About Me

(Big Sur, Pacific Coast Highway, California)

I am moving to Detroit, MI, to start as an assistant professor at the Center for Molecular Medicine and Genetics. My research focuses on developing novel computational methods for understanding gene regulation and the impact genetic variation can have on gene regulatory networks. These models integrate new experimental assays (ChIP-seq, DNase-seq, FAIRE, and others) together with genome annotations and prior information by using the latest advances in machine learning and statistical signal processing. 

I did my postdoctoral training with Jonathan Pritchard at the Department of Human Genetics at the University of Chicago. In collaboration with colleagues at the University of Chicago, I developed CENTIPEDE a novel probabilistic framework to predict tissue-specific regulatory sites for DNA-binding proteins using DNase-seq footprinting (Pique-Regi et al. 2011 Genome Res). Subsequently, we used DNase-seq to measure chromatin accessibility in 70 Yoruba lymphoblastoid cell lines (LCLs), for which genome-wide genotypes and estimates of gene expression levels based on RNA-seq are also available. This work presents direct results supporting a molecular mechanism for a large fraction of genetic determinants of gene expression (Degner, Pai, Pique-Regi, et al., 2012 Nature). 
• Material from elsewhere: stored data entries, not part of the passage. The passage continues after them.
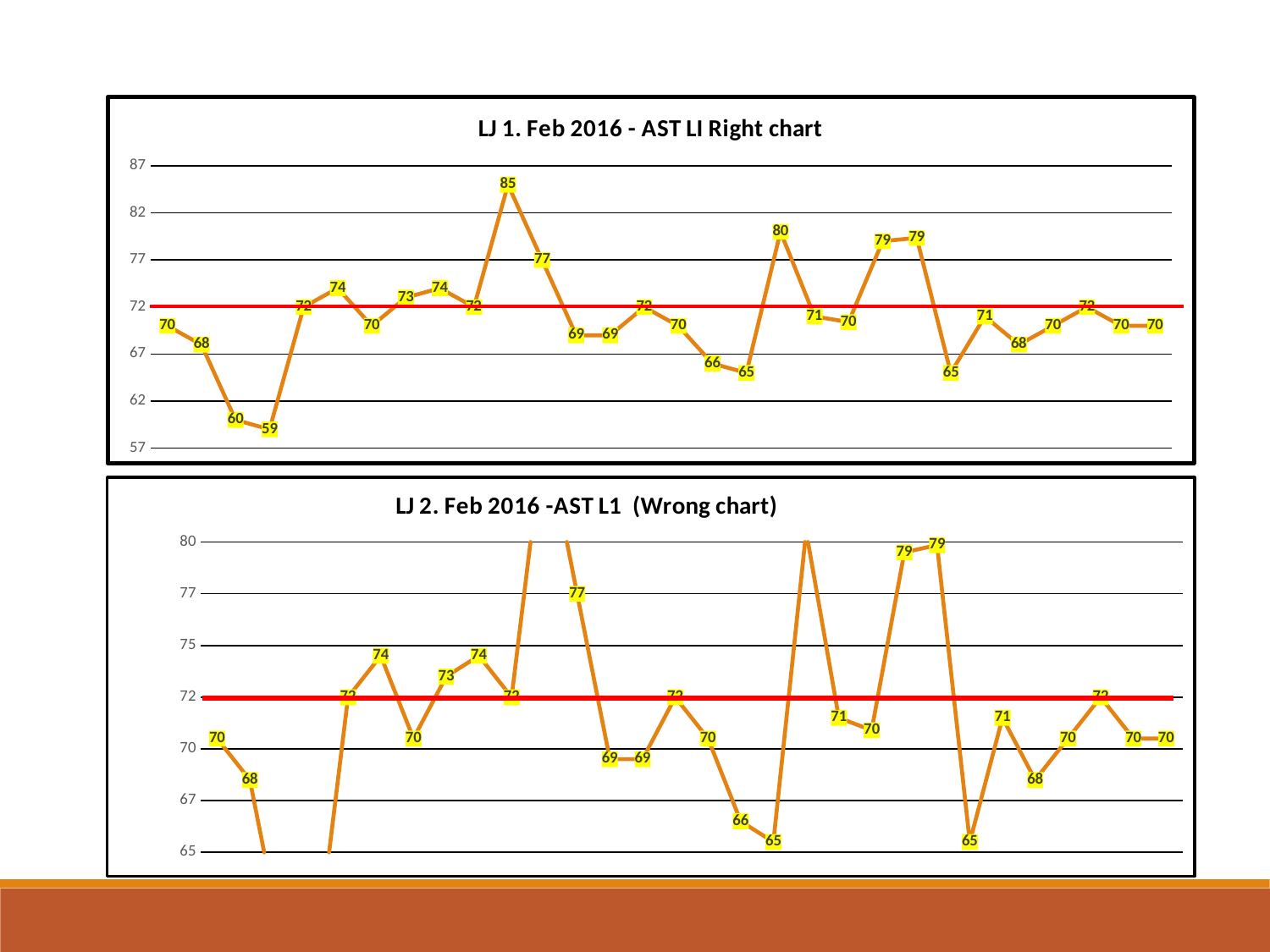
At what value is the horizontal red line drawn in both charts? 72 In the bottom chart (LJ 2), what is the value of the second data point from the left? 68 In the top chart (LJ 1), what is the lowest plotted value? 59 In the bottom chart (LJ 2), what is the highest value shown on the vertical axis? 80 In the top chart (LJ 1), is the value of the point labelled 85 greater or less than 82? greater In the top chart (LJ 1), what is the difference between the highest value (85) and the lowest value (59)? 26 In the top chart (LJ 1), what is the value of the last data point on the right? 70 In the top chart (LJ 1), which is larger: the peak labelled 80 or the peaks labelled 79? 80 In the bottom chart (LJ 2), what is the difference between the point labelled 77 and the point labelled 65 that follows the 66? 12 What kind of chart is the top chart titled "LJ 1. Feb 2016 - AST LI Right chart"? Line chart In the top chart (LJ 1), what is the value of the first data point on the left? 70 In the top chart (LJ 1), what is the highest plotted value? 85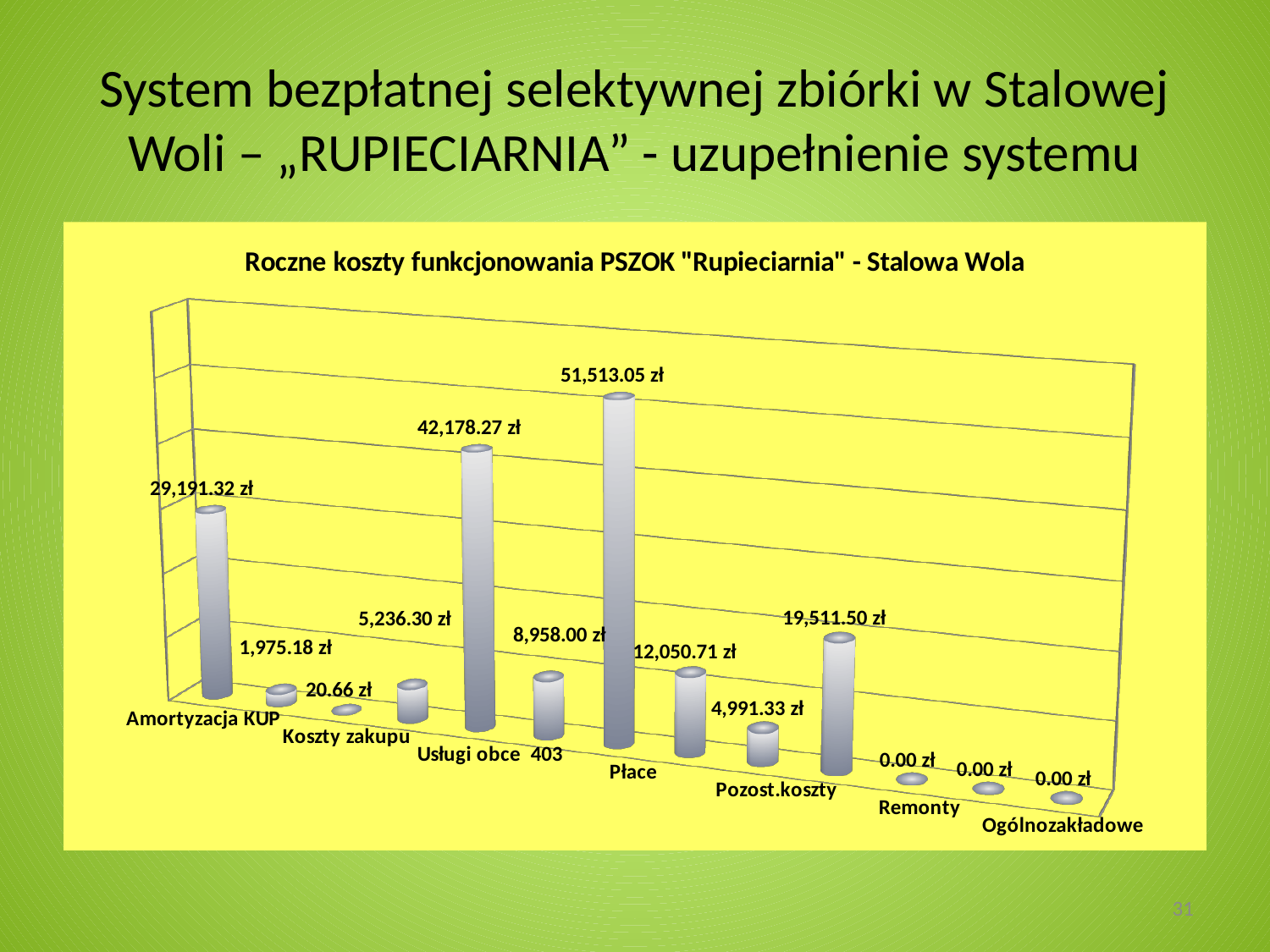
How many bars have a value of 0.00 zł? 3 What is the difference between the value for Amortyzacja KUP (29,191.32 zł) and the bar labelled 19,511.50 zł? 9,679.82 zł What is the title of the chart? Roczne koszty funkcjonowania PSZOK "Rupieciarnia" - Stalowa Wola What kind of chart is shown on the slide? bar chart What is the value for Płace? 51,513.05 zł Which is larger: the value for Płace or the value for Amortyzacja KUP? Płace What is the lowest value shown in the chart? 0.00 zł Which category has the highest value? Płace How many bars are plotted in the chart? 13 What is the value for Amortyzacja KUP? 29,191.32 zł What is the highest value shown in the chart? 51,513.05 zł What is the difference between the highest value (51,513.05 zł) and the second highest value (42,178.27 zł)? 9,334.78 zł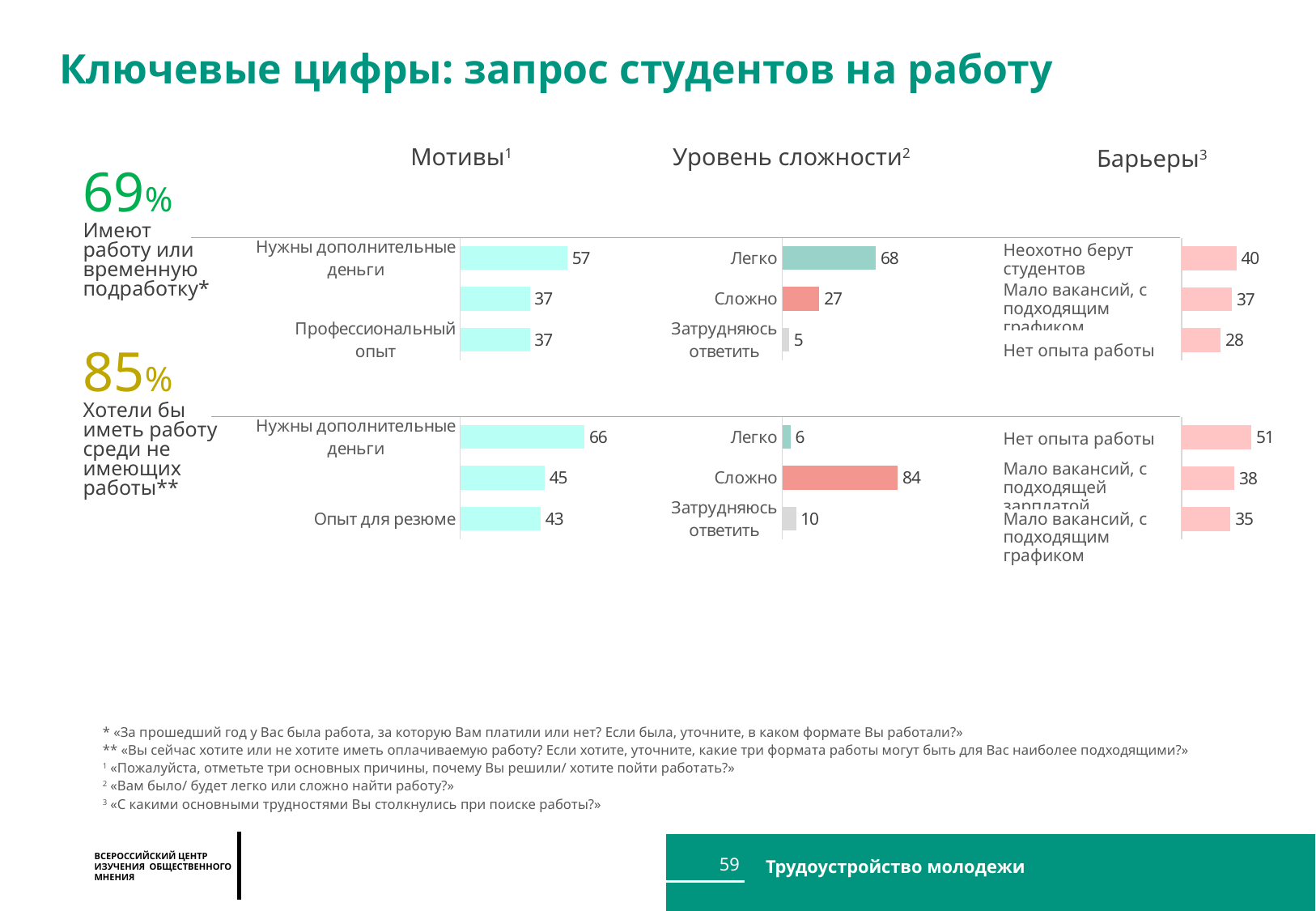
In the 'Барьеры' chart for the top row, what is the difference between 'Неохотно берут студентов' and 'Нет опыта работы'? 12 In the 'Уровень сложности' chart for the top row, which category has the lowest value? Затрудняюсь ответить In the 'Мотивы' chart for the top row, what is the value for 'Нужны дополнительные деньги'? 57 In the 'Мотивы' chart for the bottom row, what is the value for 'Опыт для резюме'? 43 What percentage of students have a job or temporary part-time work, according to the slide? 69% What type of chart is used in the 'Мотивы' section? Bar chart In the 'Мотивы' chart for the bottom row, which is larger: 'Нужны дополнительные деньги' or 'Опыт для резюме'? Нужны дополнительные деньги In the 'Уровень сложности' chart for the bottom row, what is the difference between 'Сложно' and 'Легко'? 78 In the 'Уровень сложности' chart for the top row (those who have a job), what is the value for 'Легко'? 68 How many bars are in the 'Барьеры' chart for the bottom row? 3 In the 'Барьеры' chart for the bottom row, which category has the highest value? Нет опыта работы In the 'Уровень сложности' chart for the bottom row (those who would like a job), what is the value for 'Сложно'? 84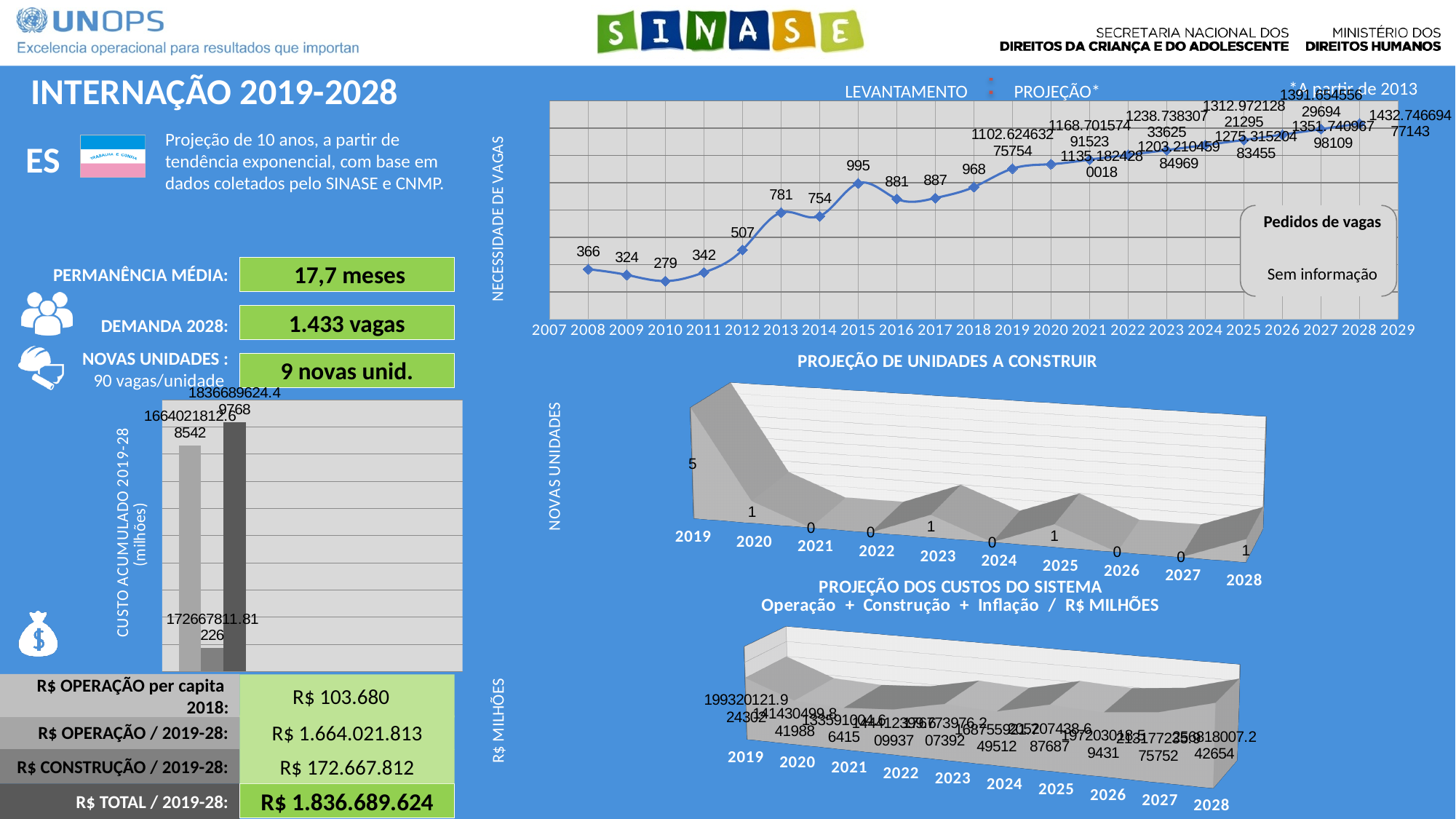
What kind of chart is the NECESSIDADE DE VAGAS chart at the top right? line chart In the NECESSIDADE DE VAGAS line chart, what is the difference between the values for 2015 and 2014? 241 In the NECESSIDADE DE VAGAS line chart, what is the value for 2018? 968 In the NECESSIDADE DE VAGAS line chart, which is larger, the value for 2013 or the value for 2014? 2013 In the NECESSIDADE DE VAGAS line chart, what is the value for 2015? 995 In the NECESSIDADE DE VAGAS line chart, what is the value for 2008? 366 How many years are shown on the x axis of the PROJEÇÃO DE UNIDADES A CONSTRUIR chart? 10 In the PROJEÇÃO DE UNIDADES A CONSTRUIR chart, what is the value for 2019? 5 In the PROJEÇÃO DE UNIDADES A CONSTRUIR chart, which year has the highest value? 2019 In the NECESSIDADE DE VAGAS line chart, which year has the lowest value? 2010 In the NECESSIDADE DE VAGAS line chart, do the values rise or fall from 2019 to 2028? rise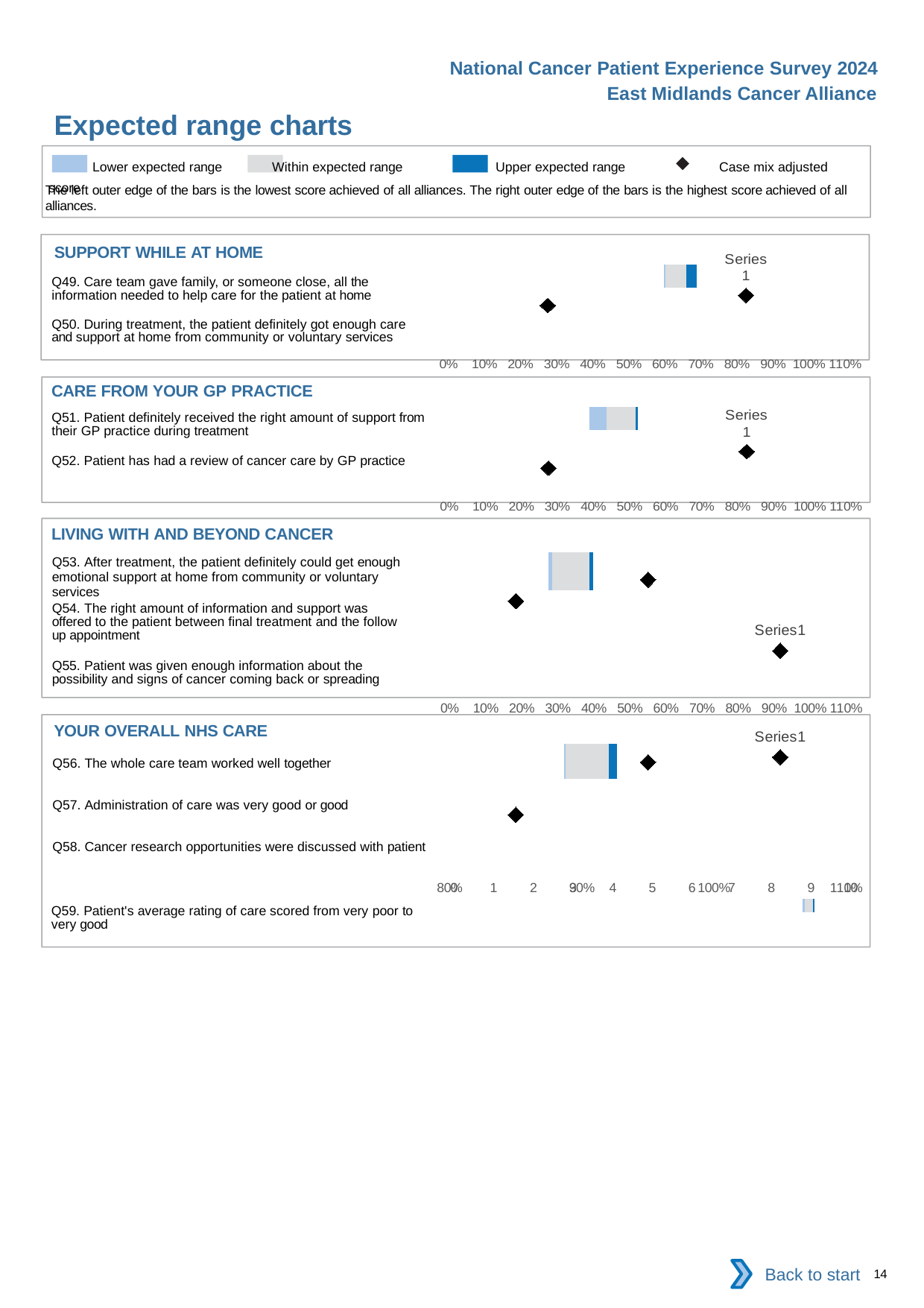
How many questions are listed in the SUPPORT WHILE AT HOME chart? 2 In the CARE FROM YOUR GP PRACTICE chart, is the lowest diamond marker greater or less than 50%? less How many entries does the legend at the top of the slide list? 4 What kind of chart is used in the SUPPORT WHILE AT HOME section? bar chart How many questions are listed in the YOUR OVERALL NHS CARE chart? 4 In the LIVING WITH AND BEYOND CANCER chart, is the lowest diamond marker greater or less than 30%? less How many section charts are shown on the slide? 4 In the SUPPORT WHILE AT HOME chart, is the lowest diamond marker greater or less than 40%? less According to the legend, what does the diamond marker represent? Case mix adjusted score What is the highest percentage shown on the x axis of the CARE FROM YOUR GP PRACTICE chart? 110%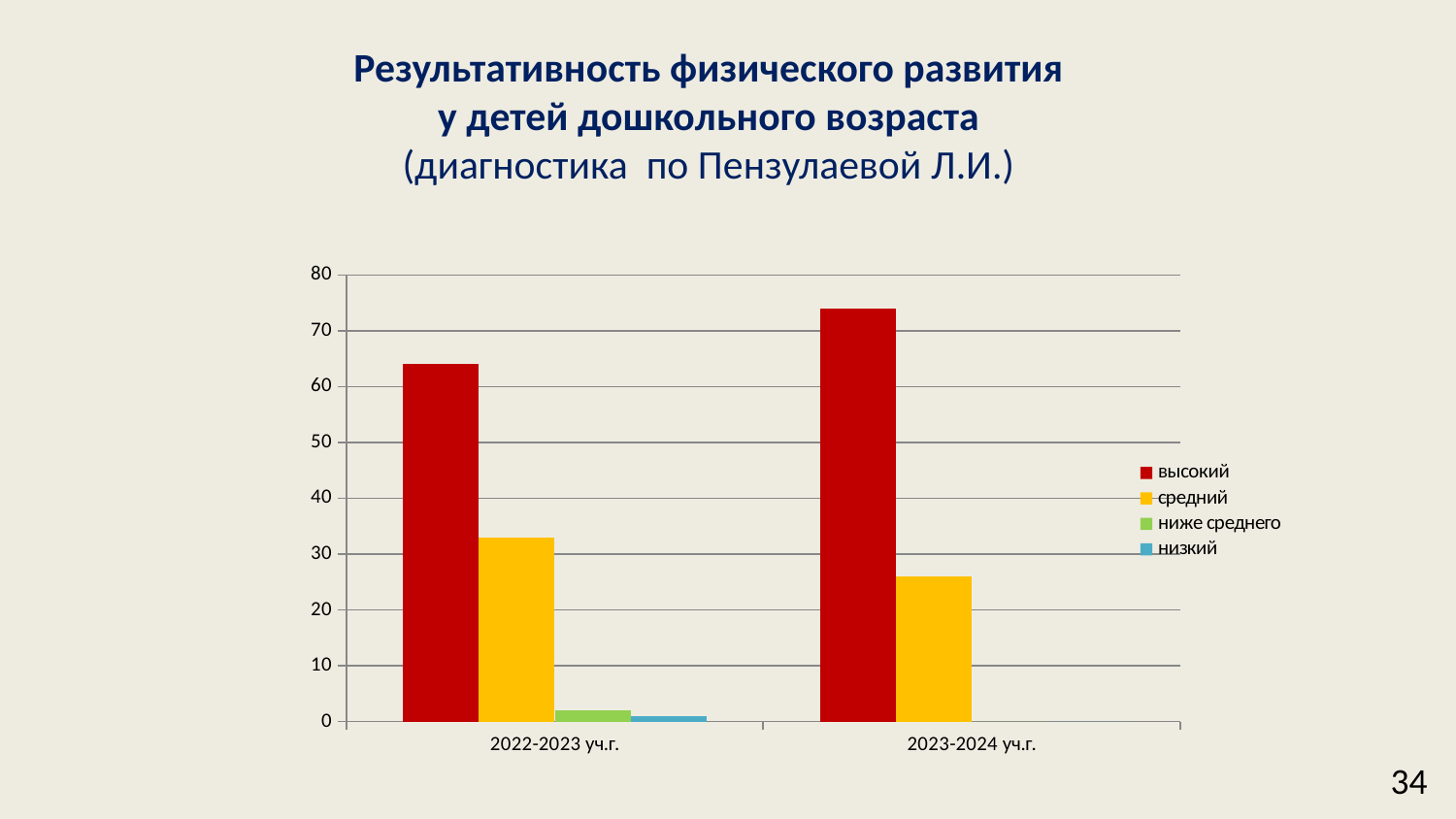
Is the value for высокий in 2023-2024 уч.г. greater or less than 70? greater What kind of chart is shown on the slide? bar chart Which is larger: the value for высокий in 2022-2023 уч.г. or in 2023-2024 уч.г.? 2023-2024 уч.г. Is the value for высокий in 2022-2023 уч.г. greater or less than 70? less How many series does the legend list? 4 Is the value for средний in 2022-2023 уч.г. greater or less than 30? greater Which series is shown in red in the legend? высокий Which series has the lowest visible value for 2022-2023 уч.г.? низкий Which series has the highest value for 2022-2023 уч.г.? высокий Does the value for средний rise or fall from 2022-2023 уч.г. to 2023-2024 уч.г.? fall How many categories (academic years) are shown on the x axis? 2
Previously, I obtained my Telecommunications Engineering degree from the Universitat Politecnica de Catalunya, Barcelona, Spain in 2002. I obtained my Ph.D. in Electrical Engineering at the University of Southern California, Los Angeles, CA in 2009 (advisor Antonio Ortega). My Ph.D. work focused on developing new Bioinformatics methods to analyze microarray data using Signal Processing techniques. I collaborated with  Children's Hospital of Los Angeles (co-advisor: Shahab Asgharzadeh) to develop new methods for: i) building a tumor prognosis classifier for neuroblastoma cancer using gene expression microarrays (DLDA and BDLDA), ii) detecting copy number alterations in cancer samples and variation in human populations (GADA).